The latest in research findings utilizing cytometry across basic research and clinical applications. Research will be updated regularly to provide a resource for cytometry users to keep themselves informed of the latest advances in the field.
High-throughput genome-wide phenotypic screening via immunomagnetic cell sorting.
Genome-scale functional genetic screens are used to identify key genetic regulators of a phenotype of interest. However, the identification of genetic modifications that lead to a phenotypic change requires sorting large numbers of cells, which increases operational times and costs and limits cell viability. Here, we introduce immunomagnetic cell sorting facilitated by a microfluidic chip as a rapid and scalable high-throughput method for loss-of-function phenotypic screening using CRISPR–Cas9. We used the method to process an entire genome-wide screen containing more than 108 cells in less than 1 h—considerably surpassing the throughput achieved by fluorescence-activated cell sorting, the gold-standard technique for phenotypic cell sorting—while maintaining high levels of cell viability. We identified modulators of the display of CD47, which is a negative regulator of phagocytosis and an important cell-surface target for immuno-oncology drugs. The top hit of the screen, the glutaminyl cyclase QPCTL, was validated and shown to modify the N-terminal glutamine of CD47. The method presented could bridge the gap between fluorescence-activated cell sorting and less flexible yet higher-throughput systems such as magnetic-activated cell sorting.

▸ **What you will do**:
Name every cell sorting method mentioned in the cytometry research summary. These lines come from a separate source.

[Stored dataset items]

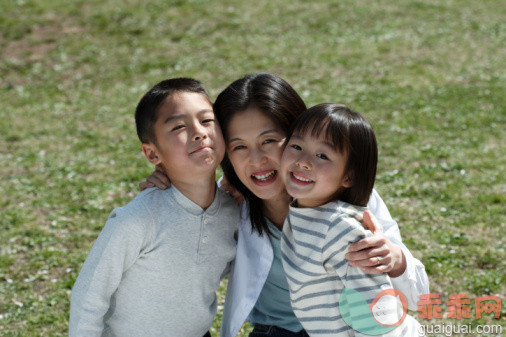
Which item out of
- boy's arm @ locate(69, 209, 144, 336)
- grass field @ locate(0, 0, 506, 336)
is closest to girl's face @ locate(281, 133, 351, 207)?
boy's arm @ locate(69, 209, 144, 336)

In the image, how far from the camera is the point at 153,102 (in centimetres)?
272

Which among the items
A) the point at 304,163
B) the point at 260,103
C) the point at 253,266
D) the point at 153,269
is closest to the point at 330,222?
the point at 304,163

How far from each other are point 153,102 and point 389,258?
136 cm

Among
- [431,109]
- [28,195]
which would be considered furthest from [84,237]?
[431,109]

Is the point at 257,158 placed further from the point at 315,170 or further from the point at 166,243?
the point at 166,243

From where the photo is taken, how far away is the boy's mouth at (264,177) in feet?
8.96

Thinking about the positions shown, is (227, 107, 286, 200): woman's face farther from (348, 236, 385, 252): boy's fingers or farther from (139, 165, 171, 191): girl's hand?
(348, 236, 385, 252): boy's fingers

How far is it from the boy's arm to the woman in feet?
1.11

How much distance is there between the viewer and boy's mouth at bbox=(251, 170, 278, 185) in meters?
2.73

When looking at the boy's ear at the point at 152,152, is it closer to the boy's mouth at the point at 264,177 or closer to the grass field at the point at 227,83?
the boy's mouth at the point at 264,177

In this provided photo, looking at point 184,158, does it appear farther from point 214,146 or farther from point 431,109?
point 431,109
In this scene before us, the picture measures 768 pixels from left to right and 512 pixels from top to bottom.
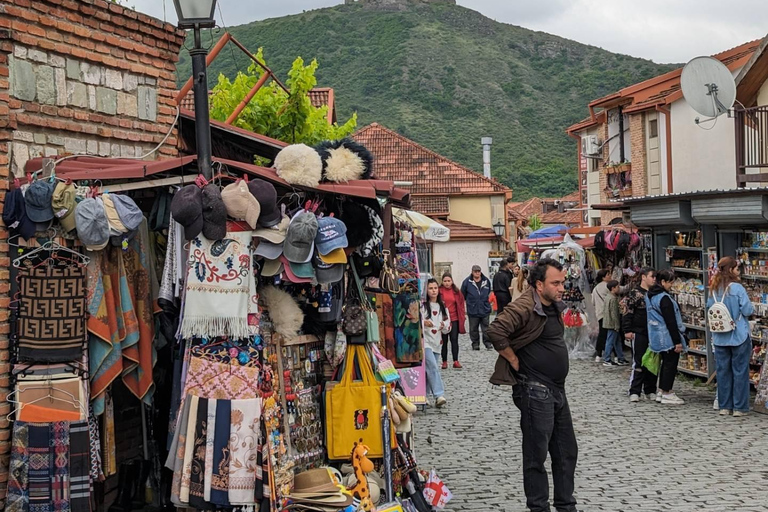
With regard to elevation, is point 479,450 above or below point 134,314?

▸ **Output for this task**:
Immunomagnetic cell sorting, fluorescence-activated cell sorting, and magnetic-activated cell sorting.